Dieu sait si aujourd’hui la virilité est mise à mal. La figure tutélaire du mâle dominant est fragilisée, attaquée de tous côtés. Et Olivia Gazalé analyse l’effondrement de cette toute-puissance masculine en publiant « Le mythe de la virilité. Un piège pour les deux sexes ». À travers plus de 400 pages passionnantes qui lui ont demandé 3 années de travail, la philosophe française mêle histoire, anthropologie, sociologie philosophie et littérature, pour nous expliquer comment l’homme a construit depuis 3 millénaires cette posture de mâle pour mieux assurer sa domination sur les femmes et s’approprier les pouvoirs politique, économique, social, religieux et sexuel. Mais depuis un siècle, cette virilité mythique se fragilise car elle est perçue comme un piège terrible non seulement pour les femmes mais également pour les hommes. Libérés de leurs obligations de force et courage, ils peuvent enfin vivre leurs émotions.

olivia

La virilité est, expliquez-vous, un mythe que l’homme a construit pour dominer la femme. Ce qui est mythique, c’est l’idée d’une hiérarchie des sexes. La supériorité de l’homme sur la femme n’est pas une donnée naturelle, mais une construction culturelle. Il y, bien sûr, des différences naturelles, biologiques entre les deux sexes, je ne le conteste pas, mais je montre comment l’idéologie viriliste a transformé ces différences naturelles en injustices sociales. Depuis l’Antiquité, toutes les disciplines ont été mobilisées pour justifier et théoriser la domination masculine. Hésiode le premier au VIIIe siècle avant notre ère a imaginé Pandore, cette femme démoniaque qui répand souffrances et calamités sur terre. Homère a suivi qui présente Hélène comme une femme dangereuse à l’origine de la Guerre de Troie. Les religions monothéistes ont parachevé cette image d’une femme dangereuse et instauré un dieu mâle tout-puissant. La philosophie de son côté a conceptualisé cette domination : Aristote explique clairement que la femme est faite pour être soumise à l’homme. La science a confirmé cette infériorité féminine : la femme ne sait contrôler ni son sang, qu’elle perd chaque mois, ni ses émotions alors que l’homme, lui, verse le sang et décide de donner, ou non, sa semence. La femme se subit, elle est faite pour subir, l’homme se gouverne, il est fait pour gouverner. La hiérarchie des sexes s’est appuyée sur une pseudo-évidence naturelle alors qu’elle est une construction culturelle.

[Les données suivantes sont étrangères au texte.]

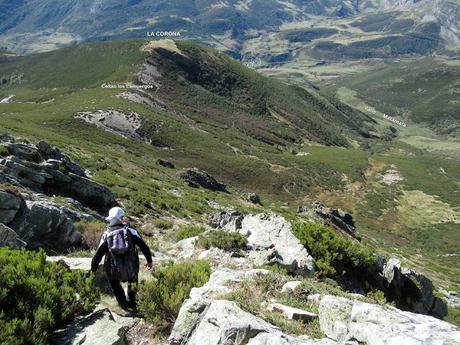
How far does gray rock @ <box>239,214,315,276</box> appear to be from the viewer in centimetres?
1590

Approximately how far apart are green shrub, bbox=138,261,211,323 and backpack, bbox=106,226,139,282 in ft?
1.69

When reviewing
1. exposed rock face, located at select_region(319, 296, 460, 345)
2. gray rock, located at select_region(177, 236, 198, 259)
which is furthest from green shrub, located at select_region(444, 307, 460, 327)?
exposed rock face, located at select_region(319, 296, 460, 345)

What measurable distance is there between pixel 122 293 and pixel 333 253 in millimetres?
12101

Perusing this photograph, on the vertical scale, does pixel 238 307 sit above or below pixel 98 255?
below

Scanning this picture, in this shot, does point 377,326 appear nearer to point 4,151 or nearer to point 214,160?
point 4,151

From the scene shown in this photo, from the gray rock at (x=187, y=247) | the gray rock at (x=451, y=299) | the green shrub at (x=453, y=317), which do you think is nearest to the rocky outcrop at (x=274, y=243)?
the gray rock at (x=187, y=247)

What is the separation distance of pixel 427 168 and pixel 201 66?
3912 inches

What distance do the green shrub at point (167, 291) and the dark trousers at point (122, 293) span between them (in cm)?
20

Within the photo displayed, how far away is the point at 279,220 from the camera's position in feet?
74.5

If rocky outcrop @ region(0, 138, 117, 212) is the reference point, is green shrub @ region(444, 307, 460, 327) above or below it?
below

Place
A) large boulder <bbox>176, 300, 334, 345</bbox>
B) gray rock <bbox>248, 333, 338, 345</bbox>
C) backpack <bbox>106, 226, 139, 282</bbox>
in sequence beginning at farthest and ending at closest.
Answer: backpack <bbox>106, 226, 139, 282</bbox> < large boulder <bbox>176, 300, 334, 345</bbox> < gray rock <bbox>248, 333, 338, 345</bbox>

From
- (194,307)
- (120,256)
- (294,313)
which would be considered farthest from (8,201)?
(294,313)

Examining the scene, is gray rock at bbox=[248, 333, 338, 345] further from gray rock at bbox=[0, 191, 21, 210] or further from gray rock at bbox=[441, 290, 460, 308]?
gray rock at bbox=[441, 290, 460, 308]

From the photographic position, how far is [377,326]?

Cette domination masculine n’a pas toujours existé. À l’époque préhistorique, le féminin était jugé tellement mystérieux que les divinités étaient féminines Pourquoi la civilisation est-elle passée du féminin au masculin ?

Je reprends l’hypothèse de l’anthropologue Françoise Héritier selon laquelle l’origine de la domination masculine est liée à la compréhension du rôle du sperme dans la reproduction. Quand, au néolithique, l’homme devenu éleveur a observé les animaux s’accoupler, il a compris que le mâle fécondait la femelle alors qu’auparavant il n’avait pas clairement fait de liens entre le rapport sexuel et la reproduction. Il va dès lors s’approprier la reproduction et affirmer que tout est contenu dans sa semence. Il va aussi craindre qu’un autre mâle ne féconde sa femme. Pour s’approprier le ventre de la femme, il va chercher à la contrôler, la minorer et la séquestrer.

Ce mythe de la virilité qui a dominé pendant des millénaires va pourtant s’effondrer. Et dites-vous cette déconstruction n’est pas seulement le fait des luttes féministes, comme le prétendent les masculinistes qui accusent les mouvements féministes de priver les hommes de leur souveraineté naturelle.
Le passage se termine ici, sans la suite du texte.